━━━ Available records ━━━

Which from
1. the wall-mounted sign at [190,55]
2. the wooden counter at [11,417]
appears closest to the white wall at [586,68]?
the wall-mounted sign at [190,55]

━━━

Stated task => Reproduce every item above line for line, without altering any wording, numbering, or coordinates.

Answer to the task =>
Which from
1. the wall-mounted sign at [190,55]
2. the wooden counter at [11,417]
appears closest to the white wall at [586,68]?
the wall-mounted sign at [190,55]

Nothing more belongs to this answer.